The beautiful young woman in the photo above is dead. On October 7, 2008, in Odessa, Texas, Kelsi Miller was murdered by her husband, Jarrett Weaver, a young man who fit the profile of a sociopath. He, too, is dead. Lovefraud just published their tragic story: Jarrett Weaver shoots his wife, then he shoots himself.
It’s heart-wrenching, worst-case scenario of what happens when people don’t understand the evil of a sociopath.
Kelsi Miller had everything going for her. Besides her obvious beauty, she was accomplished and caring. She was studying to be a nurse. Jarrett Weaver, however, was a manipulative drug addict who couldn’t hold a job. He was violent on the eve of their wedding, and the violence escalated to the unthinkable.
All the warning signs were there, if Kelsi had known what they meant. Jarrett rushed her into marriage. At age 22, he already had terrible credit, and all the bills were in Kelsi’s name. He erupted into rage many times. When his rage turned into assault and he was arrested, he pleaded for Kelsi to take him back, promising he would change and dedicate his life to God. He isolated her from family and friends. He threatened to kill her tiny pet Chihuahuas.

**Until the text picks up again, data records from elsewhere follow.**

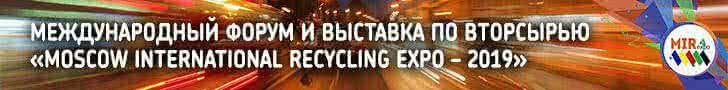 МЕЖДУНАРОДНЫЙ ФОРУМ И ВЫСТАВКА ПО ВТОРСЫРЬЮ «MOSCOW INTERNATIONAL RECYCLING EXPO – 2019»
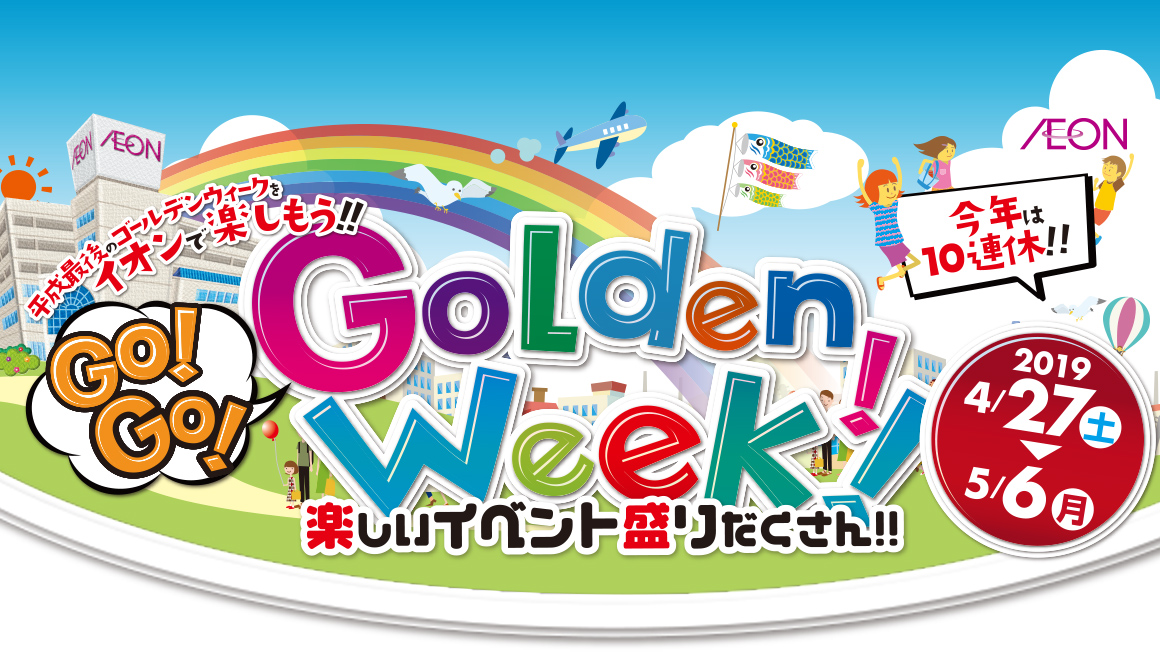GO!GO! GOLDEN WEEK!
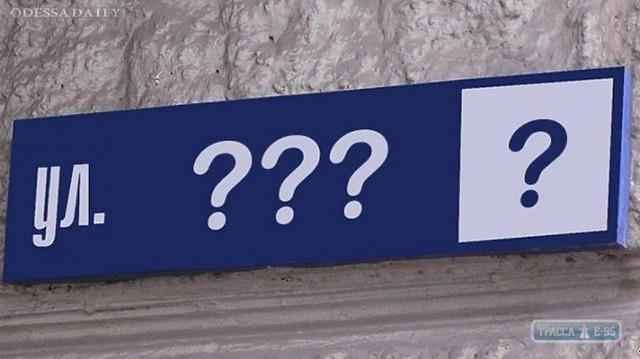 Одесские общественники предлагают переименовать Екатерининскую площадь и Потемкинскую лестницу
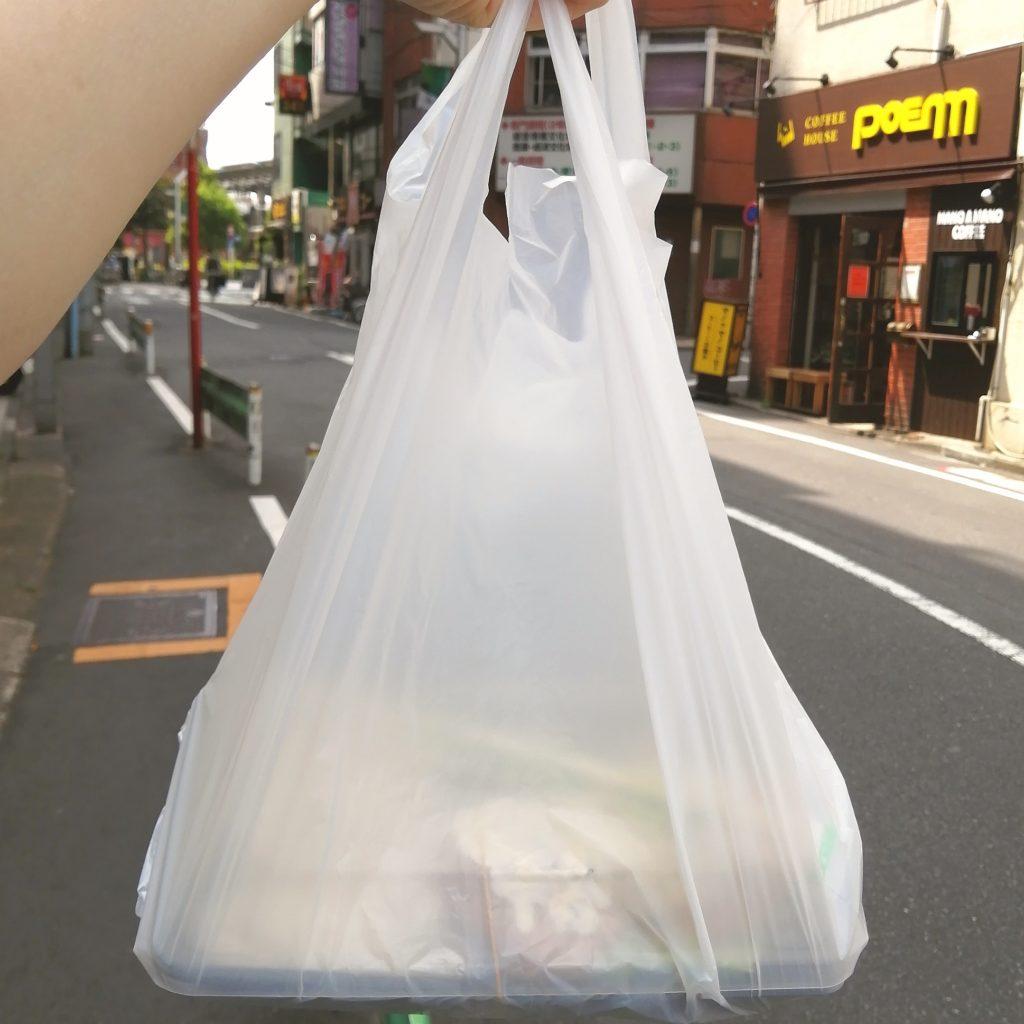 高円寺テイクアウト「マルキュウ本店」購入しました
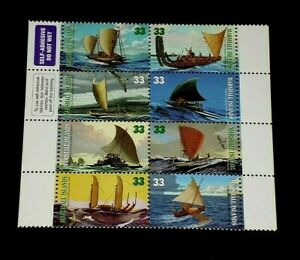 MARSHALL ISLANDS, 1999, SAILING, CANOES, SELF ADHESIVE, BLOCK/8, MH, NICE! LQQK!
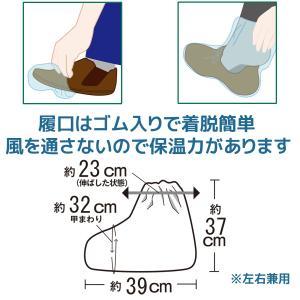 靴 雨 雪 カバー 20足組(40枚)-防水 撥水 使い捨て シューズカバー くつカバー 左右兼用 雨の日 雪の日 ドロ 汚れ 防止|kurazo|02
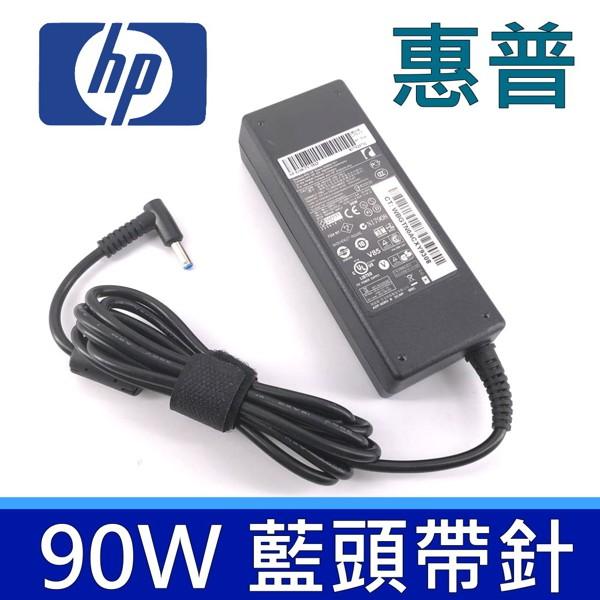 惠普 HP 90W 原廠規格 變壓器 15z-j000 ADP-90WD D PPP012L-E PPP012D-S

But Kelsi behaved as many women caught in domestic violence situations behave. Wanting to believe Jarrett’s promises and not his actions, she took him back. She didn’t tell her parents, who were justifiably concerned, what was really going on. She believed her husband, who so often proclaimed his love, would never harm her.
Kelsi Miller was wrong.
This case also shows what happens when sociopathy mixes with drugs. Sociopaths live to exert power and control over others. This makes them aggressive. Sociopaths also lives for thrills, which often makes them drug abusers. Jarrett Weaver was using alcohol, marijuana and Xanax. He was also abusing steroids, which probably made him even more aggressive—to the point where he lost control.
Or maybe he wanted to go out in a blaze of glory. We’ll never know.
This tragic story illustrates why the world needs to understand sociopaths. The messages we all hear about “there’s good in everyone” are false. In fact, those messages are dangerous. And to whom are they dangerous? To the people who truly are filled with good.